INSTRUCTIONS TO FOLLOW
Although the data below contains pictures, please reproduce only its words, exactly.

DATASET EXCERPT
******

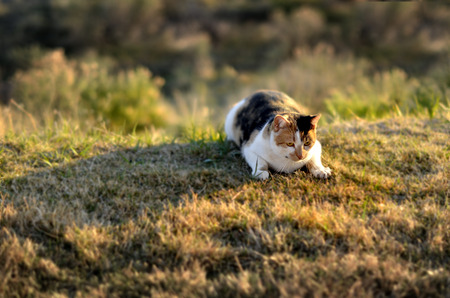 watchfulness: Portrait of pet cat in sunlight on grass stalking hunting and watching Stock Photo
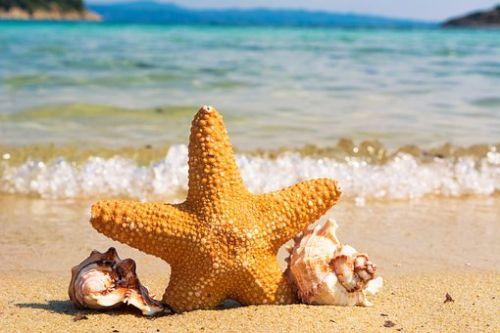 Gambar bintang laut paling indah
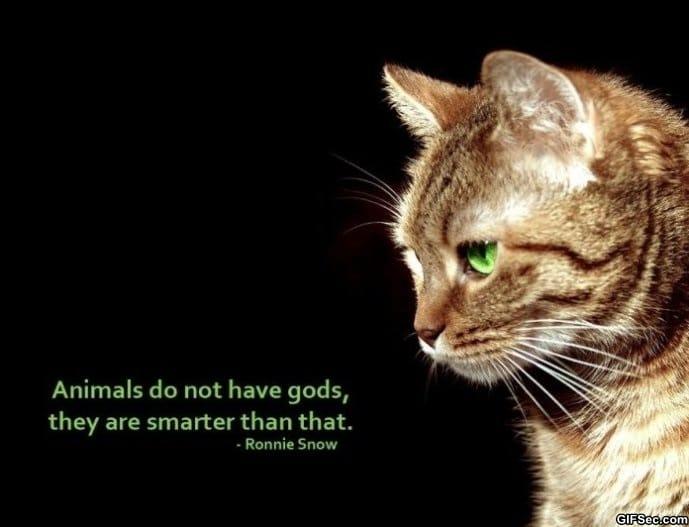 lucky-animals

******

FINISHED EXERCISE
 watchfulness: Portrait of pet cat in sunlight on grass stalking hunting and watching Stock Photo
 Gambar bintang laut paling indah
 lucky-animals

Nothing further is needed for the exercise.